======== Extracted data

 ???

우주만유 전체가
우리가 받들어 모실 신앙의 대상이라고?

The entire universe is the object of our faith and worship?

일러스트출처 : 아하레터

================
======== Extracted data

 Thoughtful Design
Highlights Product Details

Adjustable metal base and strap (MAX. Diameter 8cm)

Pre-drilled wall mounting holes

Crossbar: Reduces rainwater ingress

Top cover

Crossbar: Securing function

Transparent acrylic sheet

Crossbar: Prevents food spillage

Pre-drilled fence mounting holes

================

**Required action**
Every line above that holds "Crossbar" should be copied out.

**Written solution**
Crossbar: Reduces rainwater ingress
Crossbar: Securing function
Crossbar: Prevents food spillage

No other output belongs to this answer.